Benesch’s Mezzanine Finance Group (the “Group”) represents and advises mezzanine funds, private equity groups, banks, other financial institutions, businesses, borrowers, institutional investors, pension funds and other investors. We counsel clients in connection with effectively handling mezzanine financing in a wide range of complex financing and capital structures ranging along the risk/return spectrum, from later-stage equity transactions to transactions for more established private and public companies. Due to our firm’s deep proficiency in representing senior debt lenders, private equity firms and growth companies on an ongoing basis in both growth and acquisition financings, we understand (both as borrower and lender counsel) where mezzanine debt fits in.
The Group represents clients with various investment approaches, from those who take a “lending” approach to those who take an “equity” approach, or those who take a mix of these two. Our methodology is enabled by, and is the result of, the multidisciplinary team we use to handle mezzanine financing. The Group is composed of attorneys from practice areas including our Commercial Finance & Banking Practice Group, our Private Equity Practice Group and our Corporate & Securities Practice Group.
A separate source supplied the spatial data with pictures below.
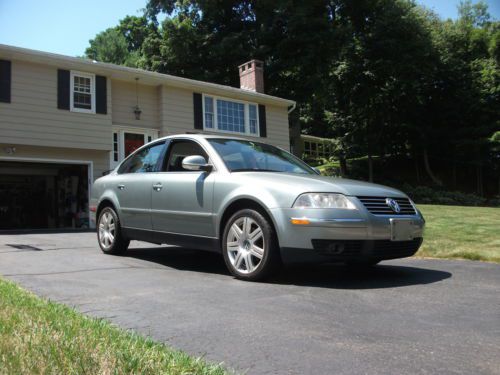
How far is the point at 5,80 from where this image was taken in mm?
14508

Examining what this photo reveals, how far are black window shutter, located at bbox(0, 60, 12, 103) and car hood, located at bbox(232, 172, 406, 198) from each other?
1189 centimetres

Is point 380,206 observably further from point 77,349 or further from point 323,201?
point 77,349

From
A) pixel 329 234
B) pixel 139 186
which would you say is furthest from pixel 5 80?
pixel 329 234

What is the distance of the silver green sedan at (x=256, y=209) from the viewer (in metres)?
4.52

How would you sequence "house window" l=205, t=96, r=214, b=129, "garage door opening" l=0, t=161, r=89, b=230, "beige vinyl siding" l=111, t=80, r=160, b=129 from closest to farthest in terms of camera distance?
"beige vinyl siding" l=111, t=80, r=160, b=129, "house window" l=205, t=96, r=214, b=129, "garage door opening" l=0, t=161, r=89, b=230

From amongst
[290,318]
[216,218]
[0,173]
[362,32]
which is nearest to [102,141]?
[0,173]

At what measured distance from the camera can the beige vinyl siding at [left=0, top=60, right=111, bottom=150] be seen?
14.5 meters

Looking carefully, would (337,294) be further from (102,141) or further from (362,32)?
(362,32)

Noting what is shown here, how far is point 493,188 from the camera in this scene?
1350 inches

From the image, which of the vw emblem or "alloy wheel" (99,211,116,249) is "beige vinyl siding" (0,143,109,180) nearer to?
"alloy wheel" (99,211,116,249)

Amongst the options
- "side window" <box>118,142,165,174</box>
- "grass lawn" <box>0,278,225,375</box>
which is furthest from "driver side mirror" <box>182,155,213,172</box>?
"grass lawn" <box>0,278,225,375</box>

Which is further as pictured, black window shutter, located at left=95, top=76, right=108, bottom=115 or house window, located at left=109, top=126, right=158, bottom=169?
house window, located at left=109, top=126, right=158, bottom=169

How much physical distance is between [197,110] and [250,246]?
1471 cm

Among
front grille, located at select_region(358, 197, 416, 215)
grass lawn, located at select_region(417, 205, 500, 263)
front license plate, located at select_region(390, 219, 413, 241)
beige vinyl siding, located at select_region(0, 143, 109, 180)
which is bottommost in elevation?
grass lawn, located at select_region(417, 205, 500, 263)
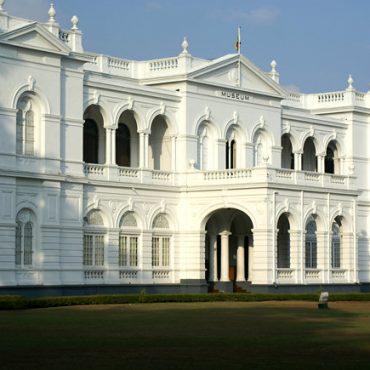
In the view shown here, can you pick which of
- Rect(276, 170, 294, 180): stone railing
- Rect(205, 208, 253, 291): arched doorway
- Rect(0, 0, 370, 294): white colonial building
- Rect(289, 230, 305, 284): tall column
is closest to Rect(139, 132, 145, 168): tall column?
Rect(0, 0, 370, 294): white colonial building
The Group has extensive experience in documenting, negotiating and administering complex mezzanine and unitranche debt transactions; advising lenders on strategic lending and equity issues and in the day-to-day maintenance of existing credit facilities; and modifying existing loan documentation to deal with changes in a borrower’s business and creditworthiness. We understand the complex tax issues presented by different securities and structures from the perspective of both the borrower and the lender. This includes unique tax issues raised by mezzanine financing terms, such as those derived from the OID (Original Issue Discount), UBTI (Unrelated Business Taxable Income) and AHYDO (Applicable High Yield Debt Obligation) rules. We also understand both the business and legal complexities of the intercreditor arrangements.
The Group’s approach includes careful analysis of equityholder rights and exit strategies at the outset of each transaction. The Group has participated in a significant number of transactions which have matured to exit, with institutional investors (as well as management, private equity professionals and other equity participants) realizing on their investment through sales to strategic and financial buyers, initial public offerings and recapitalization. These successful exit transactions underscore the importance of strategic exit analysis at the outset of every private equity transaction, including the protection of the mezzanine lender’s equity interest through tag-along rights, preemptive rights, rights of first refusal and anti-dilution provisions, as well as registration rights and put rights.